◆ **Challenges**
a – Copy everything from "[1:57pm] oubiwann:exarkun: the" down to "django-based web application?" in the Twisted interview text, swapping "easy street" for "solid ground".
b – In the Twisted interview text, what did idnar say would probably be needed if the unit calculations take a really long time to run?

◆ **Text block**
◆ ◆ ◆ ◆ ◆

When I do take the time, when I make the investment of attention and interest, the problem spaces really do become spaces, ones where my mind has a much greater freedom of movement. It's not smart people who do this kind of thing, it's committed people. Your mind is your world and it's up to you to make it what you want. No one on a mail list or IRC channel can do that for you. They can help you with the rules, provide you with valuable moral support, and guide you along the way. However, a direct experience of the code as a living world of mind comes from taking many brave leaps into the unknown.

Interview in a Blender

Jean-Paul Calderone graciously set aside some time to talk with me about creating asynchronous code in Python, particularly, using the Twisted framework. As has been said many times before, simply using Twisted or deferreds doesn't make your code asynchronous. As with any tricky problem, you have to put some time and thought into what you want to accomplish and how you want to accomplish it.

I'm going to post bits of our chat in different sections, but hopefully in a way that makes sense. There's some good information here and some nice reminders. More than anything, though, this should serve as an encouragement to dig deeper.

Why Would I Ever Need Async Code?

There are a couple short answers to that:
  • Your application is doing many long-running computations (or runs of a varying/unpredictable length).
  • Your application runs in an unpredictable environment (in particular, I'm thinking of network communications).
  • Your application needs to handle lots of events
[1:55pm] oubiwann:exarkun: so, what's the first question a developer should ask themselves as they begin writing their Twisted application/library, txFoo?
[1:55pm] dash:"would everyone be better off if I just stopped now?"
[1:55pm] exarkun:oubiwann: I'm not sure I completely understand the target audience yet
[1:56pm] exarkun:my question is kind of like dash's question
[1:56pm] exarkun:why is this person doing this?
[1:57pm] oubiwann:exarkun: the audience is the group of software developers that are new to twisted, have a basic grasp of deferreds, and want their code to be properly async (using Twisted, of course)
[1:57pm] oubiwann:they don't have anything more than a passing familiarity of the reactor
[1:57pm] oubiwann:they don't know python internals

Protocols, Servers, and Clients, Oh My!

If your application can use what's already in Twisted, you're on easy street :-) If not, you may have to write your own protocols.

Let's get back to the chat:

[1:57pm] exarkun:So `foo´ is... a django-based web application?
[1:58pm] exarkun:... a unit conversion library?
[1:58pm] oubiwann:sure, that works
[1:58pm] oubiwann:unit conversion lib
[1:58pm] oubiwann:(which could be used in Django)
[1:58pm] exarkun:at a first guess, I'd say that there's probably no work to do
[1:58pm] exarkun:how could you have a unit conversion library that's not async?
[1:58pm] exarkun:that'd take some work
[1:59pm] oubiwann:let's say that the unit calculations take a really long time to run
[1:59pm] exarkun:Hm. :)
[1:59pm] idnar:you'd probably have to spawn a new process then :P
[2:00pm] exarkun:basically. probably the only other reasonable thing is for twisted-using code to use the unit conversion api with threads.

◆ ◆ ◆ ◆ ◆

Excerpts from a detection dataset:
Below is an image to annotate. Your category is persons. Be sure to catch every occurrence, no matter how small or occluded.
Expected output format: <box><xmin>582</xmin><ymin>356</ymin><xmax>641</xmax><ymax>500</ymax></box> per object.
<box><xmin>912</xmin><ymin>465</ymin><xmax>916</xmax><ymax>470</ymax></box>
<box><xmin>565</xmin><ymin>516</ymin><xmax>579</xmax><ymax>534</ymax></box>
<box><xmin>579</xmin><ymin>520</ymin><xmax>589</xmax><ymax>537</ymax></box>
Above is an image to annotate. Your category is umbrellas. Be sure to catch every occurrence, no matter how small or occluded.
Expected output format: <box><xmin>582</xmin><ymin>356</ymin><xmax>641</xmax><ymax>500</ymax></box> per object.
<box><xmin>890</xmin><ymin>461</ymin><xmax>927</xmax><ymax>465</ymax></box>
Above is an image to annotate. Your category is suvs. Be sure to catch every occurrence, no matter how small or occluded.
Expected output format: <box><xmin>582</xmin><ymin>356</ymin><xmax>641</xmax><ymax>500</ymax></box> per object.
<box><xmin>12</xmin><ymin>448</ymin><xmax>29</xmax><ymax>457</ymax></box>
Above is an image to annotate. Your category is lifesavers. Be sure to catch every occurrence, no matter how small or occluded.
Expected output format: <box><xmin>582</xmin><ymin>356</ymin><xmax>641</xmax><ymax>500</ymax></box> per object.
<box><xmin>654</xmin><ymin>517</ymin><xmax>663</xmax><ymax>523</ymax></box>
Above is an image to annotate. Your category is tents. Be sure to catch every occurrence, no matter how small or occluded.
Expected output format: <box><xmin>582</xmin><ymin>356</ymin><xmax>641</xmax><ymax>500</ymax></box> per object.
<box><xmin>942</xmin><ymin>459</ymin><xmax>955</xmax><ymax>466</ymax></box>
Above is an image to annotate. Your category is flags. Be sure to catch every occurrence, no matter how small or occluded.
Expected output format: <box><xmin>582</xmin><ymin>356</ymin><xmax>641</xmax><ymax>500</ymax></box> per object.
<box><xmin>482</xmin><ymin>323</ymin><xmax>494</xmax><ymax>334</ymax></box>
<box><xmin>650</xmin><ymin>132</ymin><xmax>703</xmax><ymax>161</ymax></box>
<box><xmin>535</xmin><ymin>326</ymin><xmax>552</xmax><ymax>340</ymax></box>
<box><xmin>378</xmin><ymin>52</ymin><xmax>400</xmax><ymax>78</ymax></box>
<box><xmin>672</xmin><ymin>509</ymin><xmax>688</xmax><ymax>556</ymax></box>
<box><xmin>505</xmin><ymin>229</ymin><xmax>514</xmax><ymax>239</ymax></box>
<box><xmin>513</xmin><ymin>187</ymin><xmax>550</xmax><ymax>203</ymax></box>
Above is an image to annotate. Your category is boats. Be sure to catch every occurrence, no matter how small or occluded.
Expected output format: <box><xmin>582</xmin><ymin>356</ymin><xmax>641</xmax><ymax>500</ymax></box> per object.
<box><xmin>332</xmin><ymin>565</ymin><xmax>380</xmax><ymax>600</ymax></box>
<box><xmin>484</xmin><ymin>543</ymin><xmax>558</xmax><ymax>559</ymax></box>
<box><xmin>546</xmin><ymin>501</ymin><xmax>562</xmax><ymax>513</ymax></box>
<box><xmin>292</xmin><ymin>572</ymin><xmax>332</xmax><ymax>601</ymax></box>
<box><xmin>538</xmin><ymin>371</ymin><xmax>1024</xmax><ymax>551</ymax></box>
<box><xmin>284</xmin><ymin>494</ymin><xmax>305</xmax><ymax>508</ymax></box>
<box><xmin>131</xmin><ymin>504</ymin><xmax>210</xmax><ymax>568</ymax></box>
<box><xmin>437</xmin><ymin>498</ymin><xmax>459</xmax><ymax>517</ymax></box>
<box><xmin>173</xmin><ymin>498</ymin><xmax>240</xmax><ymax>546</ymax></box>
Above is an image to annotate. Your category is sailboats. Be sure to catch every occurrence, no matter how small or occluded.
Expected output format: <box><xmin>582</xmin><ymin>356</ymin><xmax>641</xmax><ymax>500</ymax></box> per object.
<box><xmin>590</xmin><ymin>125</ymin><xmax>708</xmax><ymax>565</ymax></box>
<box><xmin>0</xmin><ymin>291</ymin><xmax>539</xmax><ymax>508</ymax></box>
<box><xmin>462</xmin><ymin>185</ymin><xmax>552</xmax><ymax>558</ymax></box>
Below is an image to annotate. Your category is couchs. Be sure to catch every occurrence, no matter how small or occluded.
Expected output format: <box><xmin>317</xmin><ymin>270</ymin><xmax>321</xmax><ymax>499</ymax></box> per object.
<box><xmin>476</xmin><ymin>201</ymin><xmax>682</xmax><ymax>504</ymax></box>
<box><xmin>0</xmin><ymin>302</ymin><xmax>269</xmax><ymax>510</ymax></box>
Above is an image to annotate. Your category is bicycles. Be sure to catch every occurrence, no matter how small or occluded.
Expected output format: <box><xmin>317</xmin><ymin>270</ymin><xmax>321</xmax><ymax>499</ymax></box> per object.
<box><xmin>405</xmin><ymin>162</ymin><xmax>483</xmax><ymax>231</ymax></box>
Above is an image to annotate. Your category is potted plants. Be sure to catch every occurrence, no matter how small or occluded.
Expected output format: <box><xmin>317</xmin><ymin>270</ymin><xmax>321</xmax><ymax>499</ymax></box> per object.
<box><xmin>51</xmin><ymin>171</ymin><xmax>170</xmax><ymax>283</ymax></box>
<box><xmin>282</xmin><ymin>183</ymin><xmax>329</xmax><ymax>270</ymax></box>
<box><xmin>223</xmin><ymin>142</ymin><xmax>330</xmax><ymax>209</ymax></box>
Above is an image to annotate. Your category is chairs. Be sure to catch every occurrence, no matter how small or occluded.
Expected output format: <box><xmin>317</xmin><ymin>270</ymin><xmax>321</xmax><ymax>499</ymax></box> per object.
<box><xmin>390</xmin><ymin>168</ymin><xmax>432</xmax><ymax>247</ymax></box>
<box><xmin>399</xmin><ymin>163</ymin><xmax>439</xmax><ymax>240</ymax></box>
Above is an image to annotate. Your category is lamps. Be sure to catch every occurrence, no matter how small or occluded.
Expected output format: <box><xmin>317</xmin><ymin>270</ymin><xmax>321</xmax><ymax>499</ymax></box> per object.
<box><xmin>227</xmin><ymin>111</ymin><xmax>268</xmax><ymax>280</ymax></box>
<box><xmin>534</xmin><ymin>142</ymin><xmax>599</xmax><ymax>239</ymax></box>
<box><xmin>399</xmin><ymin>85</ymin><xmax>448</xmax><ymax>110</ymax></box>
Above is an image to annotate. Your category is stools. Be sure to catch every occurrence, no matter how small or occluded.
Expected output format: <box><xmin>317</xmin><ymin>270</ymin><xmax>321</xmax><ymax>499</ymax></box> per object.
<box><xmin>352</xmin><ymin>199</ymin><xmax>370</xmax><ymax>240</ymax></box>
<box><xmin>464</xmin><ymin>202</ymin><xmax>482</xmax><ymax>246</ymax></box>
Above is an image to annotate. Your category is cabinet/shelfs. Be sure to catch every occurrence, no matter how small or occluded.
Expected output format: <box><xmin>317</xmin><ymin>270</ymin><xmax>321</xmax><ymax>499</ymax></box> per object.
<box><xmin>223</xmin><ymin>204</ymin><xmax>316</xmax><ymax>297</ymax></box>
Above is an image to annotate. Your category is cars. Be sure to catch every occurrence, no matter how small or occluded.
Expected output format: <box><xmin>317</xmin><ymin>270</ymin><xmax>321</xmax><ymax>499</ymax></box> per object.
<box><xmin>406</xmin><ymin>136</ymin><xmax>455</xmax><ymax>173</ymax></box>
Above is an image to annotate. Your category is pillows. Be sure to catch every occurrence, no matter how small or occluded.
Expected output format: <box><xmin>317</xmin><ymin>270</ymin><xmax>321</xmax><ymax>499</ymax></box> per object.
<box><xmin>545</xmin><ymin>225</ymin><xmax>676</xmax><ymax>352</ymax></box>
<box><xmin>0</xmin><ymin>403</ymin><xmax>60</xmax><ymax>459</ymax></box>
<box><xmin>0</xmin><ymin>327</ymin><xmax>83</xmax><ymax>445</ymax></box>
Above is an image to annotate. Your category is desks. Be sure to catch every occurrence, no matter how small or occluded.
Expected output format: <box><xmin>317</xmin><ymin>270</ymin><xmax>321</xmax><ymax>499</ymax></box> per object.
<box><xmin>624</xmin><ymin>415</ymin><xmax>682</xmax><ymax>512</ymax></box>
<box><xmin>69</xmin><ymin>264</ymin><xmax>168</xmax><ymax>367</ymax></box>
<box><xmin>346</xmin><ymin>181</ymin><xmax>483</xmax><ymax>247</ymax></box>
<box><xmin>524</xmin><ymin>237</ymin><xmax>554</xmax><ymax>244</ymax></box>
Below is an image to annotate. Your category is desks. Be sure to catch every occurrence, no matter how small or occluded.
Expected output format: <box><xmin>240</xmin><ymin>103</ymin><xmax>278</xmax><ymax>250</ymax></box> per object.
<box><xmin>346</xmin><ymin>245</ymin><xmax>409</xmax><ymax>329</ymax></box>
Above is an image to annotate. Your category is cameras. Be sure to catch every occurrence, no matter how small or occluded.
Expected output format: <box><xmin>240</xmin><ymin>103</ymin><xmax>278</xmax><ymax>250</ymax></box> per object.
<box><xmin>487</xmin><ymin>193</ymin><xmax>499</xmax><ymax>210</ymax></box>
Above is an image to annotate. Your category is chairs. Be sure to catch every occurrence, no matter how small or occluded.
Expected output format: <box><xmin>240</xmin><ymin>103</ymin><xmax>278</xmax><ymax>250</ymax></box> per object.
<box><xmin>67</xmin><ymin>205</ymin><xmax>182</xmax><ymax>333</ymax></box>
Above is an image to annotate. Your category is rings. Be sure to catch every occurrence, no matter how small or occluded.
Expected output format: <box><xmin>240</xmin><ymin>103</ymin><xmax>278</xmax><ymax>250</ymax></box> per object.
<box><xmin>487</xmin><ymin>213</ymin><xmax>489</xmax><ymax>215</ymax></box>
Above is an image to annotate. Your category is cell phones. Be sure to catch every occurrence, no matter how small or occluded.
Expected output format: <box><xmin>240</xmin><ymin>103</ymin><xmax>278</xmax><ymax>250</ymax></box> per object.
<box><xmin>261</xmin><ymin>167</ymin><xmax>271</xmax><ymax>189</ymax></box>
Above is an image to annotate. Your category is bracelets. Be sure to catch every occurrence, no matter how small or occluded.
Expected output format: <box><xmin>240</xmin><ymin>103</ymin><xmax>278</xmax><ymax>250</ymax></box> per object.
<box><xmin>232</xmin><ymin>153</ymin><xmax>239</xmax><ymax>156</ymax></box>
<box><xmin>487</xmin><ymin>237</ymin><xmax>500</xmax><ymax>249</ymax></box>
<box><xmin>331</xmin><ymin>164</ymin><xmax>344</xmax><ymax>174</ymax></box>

◆ ◆ ◆ ◆ ◆

◆ **Results of the tasks**
a –
[1:57pm] oubiwann:exarkun: the audience is the group of software developers that are new to twisted, have a basic grasp of deferreds, and want their code to be properly async (using Twisted, of course)
[1:57pm] oubiwann:they don't have anything more than a passing familiarity of the reactor
[1:57pm] oubiwann:they don't know python internals

Protocols, Servers, and Clients, Oh My!

If your application can use what's already in Twisted, you're on solid ground :-) If not, you may have to write your own protocols.

Let's get back to the chat:

[1:57pm] exarkun:So `foo´ is... a django-based web application?

b – Spawning a new process.